LSHTC: A Benchmark for Large-Scale Text Classification


LSHTC is a series of challenges which aims to assess the performance of classification systems in large-scale classification in a a large number of classes (up to hundreds of thousands). This paper describes the dataset that have been released along the LSHTC series. The paper details the construction of the datsets and the design of the tracks as well as the evaluation measures that we implemented and a quick overview of the results. All of these datasets are available online and runs may still be submitted on the online server of the challenges.
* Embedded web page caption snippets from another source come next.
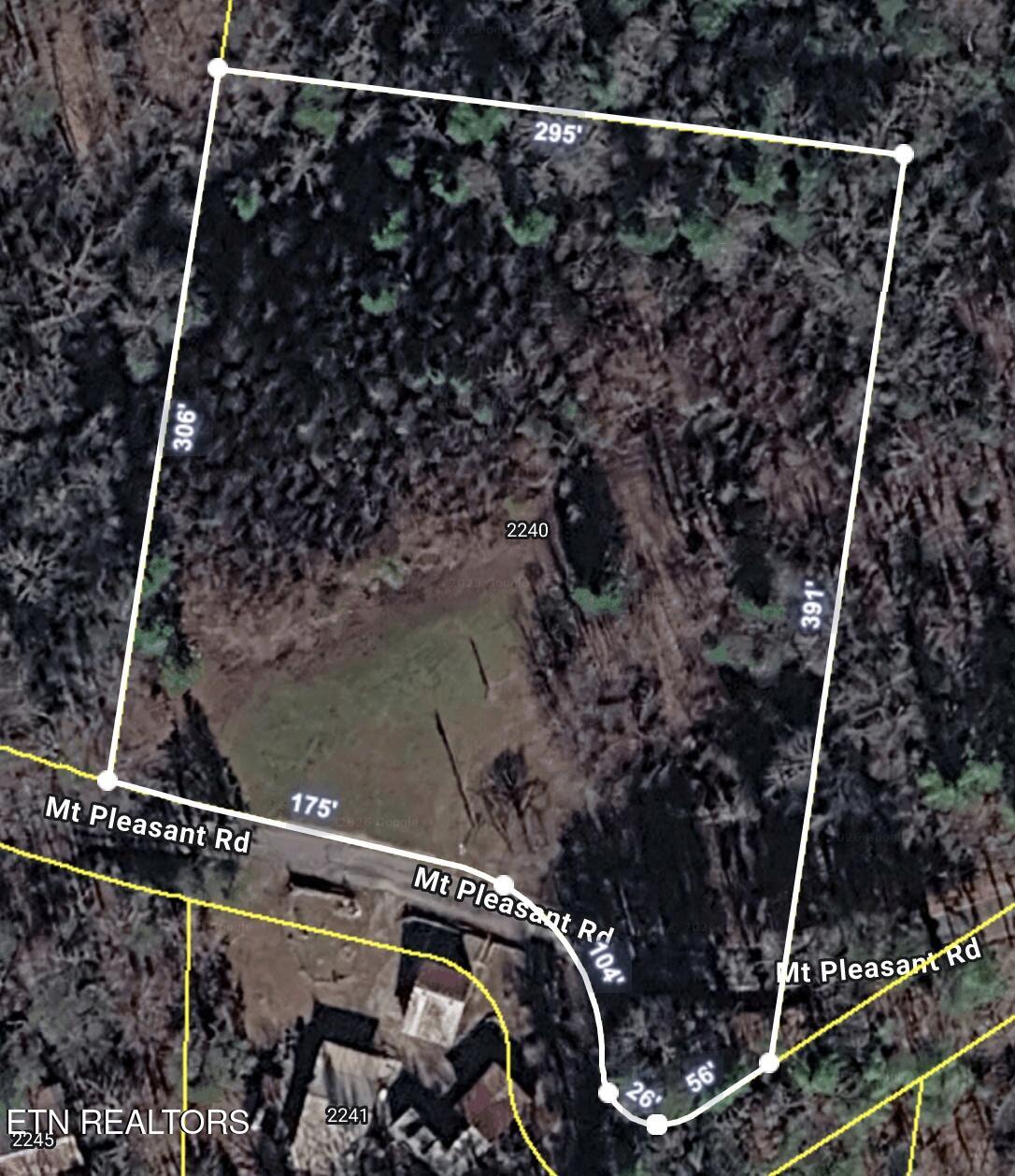 2240 Mt. Pleasant Road Vonore TN 37885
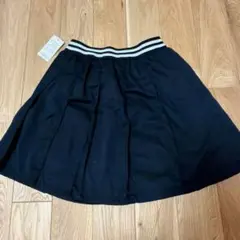 黒のプリーツスカート　140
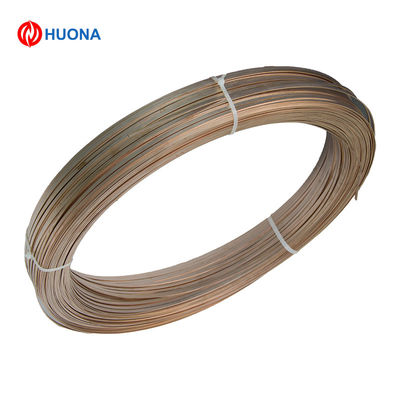 Enameled Bare Wire Copper Manganese Alloy Manganin Resistance Ribbon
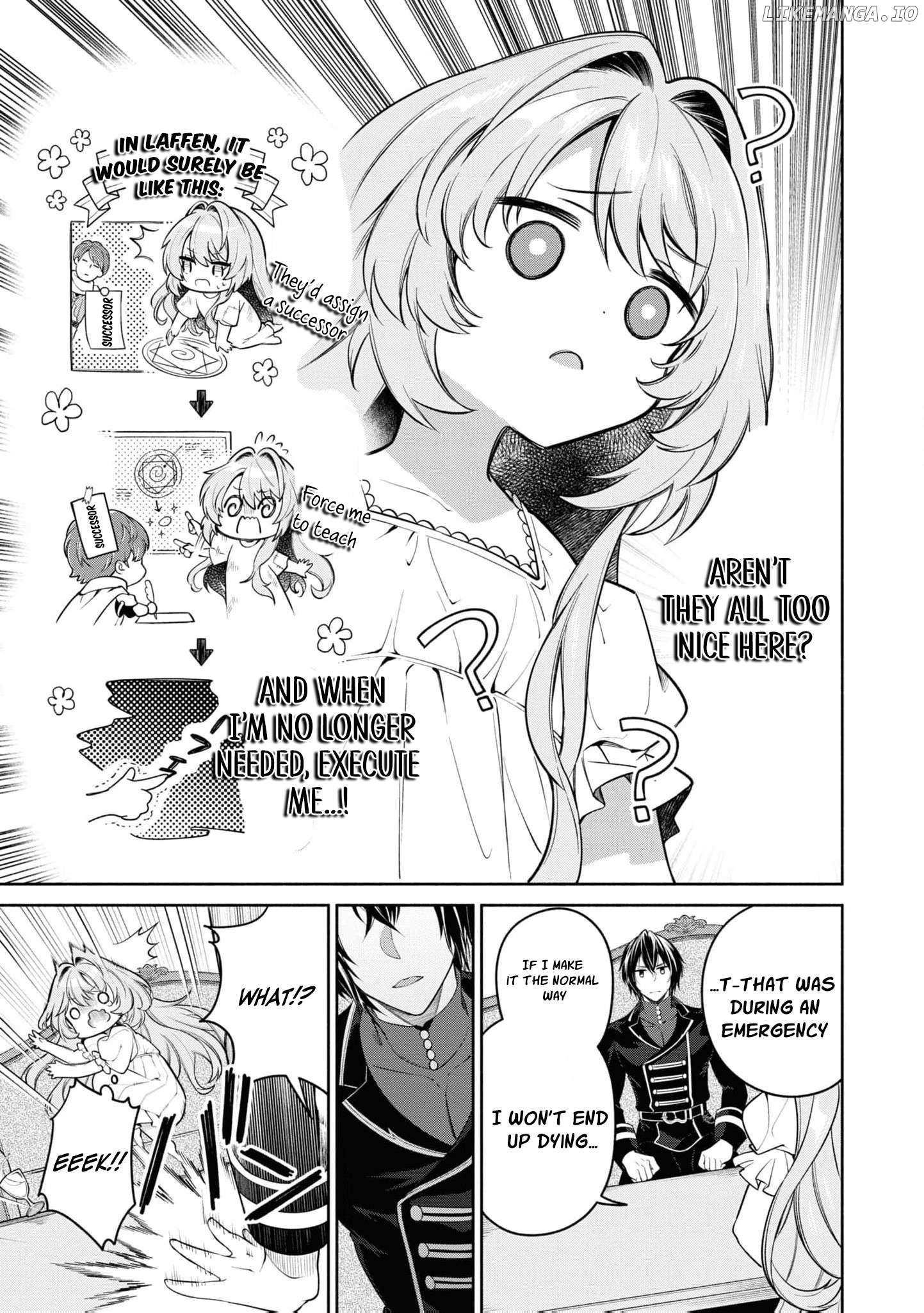 Once a Saint, Now a Child — Rescued by a Duke, Reborn as an Alchemist Chapter 4 page 18 -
The tracks of the first year of the challenge were based on the DMOZ dataset (tree hierarchy) using only single-label instances. The challenge was split into 4 tracks which were composed by different combinations between Content and Description vectors. Since both types of vectors were used in this challenge only the intersection of the two sets of instances were used for this challenge (we used only instances which had both a Content and Description vector). 【挑战第一年的轨道基于DMOZ数据集(树层次结构)仅使用单标签实例。 挑战分为4个轨道由内容和内容之间的不同组合组成 描述向量。 由于这两种类型的载体仅用于此挑战两组实例的交集用于此挑战(我们使用过只有同时具有内容和描述矢量的实例)。】


During LSHTC2, we used multi-label instances and added non-tree hierarchies. Instead of using, for DMOZ, the intersection between the instances of Content and Description vector, we decided to keep one of them. We kept the Content vectors, since they did not require a human annotator in order be created. Since we decided to move to multi-label classification, we used all the Content vectors that we had. 【在LSHTC2期间,我们使用了多标签实例并添加了非树层次结构。对于DMOZ,我们决定保留其中一个实例,而不是使用内容和描述向量的实例之间的交集。 我们保留了内容向量,因为它们不需要创建人类注释器。 由于我们决定采用多标签分类,因此我们使用了所有内容向量】


The two DBpedia datasets were also used, as Track 1, during the third iteration of the LSHTC challenges (LSHTC3) The only addition was regarding the Medium DBpedia dataset, were we also provided the original text of the instances, without beeing pre-processed. During LSHTC 4, only the Large DBpedia dataset was used for the first track called \Very Large Supervised Learning", which was evaluated at Kaggle[http://www.kaggle.com/]. 【在LSHTC挑战的第三次迭代期间,两个DBpedia数据集也被用作轨道1(LSHTC3)唯一的补充是关于中DBMB数据集,我们还提供了实例的原始文本,而没有预先处理。 在LSHTC 4期间,只有大型DBpedia数据集被用于第一个名为“非常大的监督学习”的轨道,该轨道在Kaggle进行了评估。】


During the classification tracks of all LSHTC challenges, we used two types of measures in order to evaluate the participating systems, flat and hierarchical.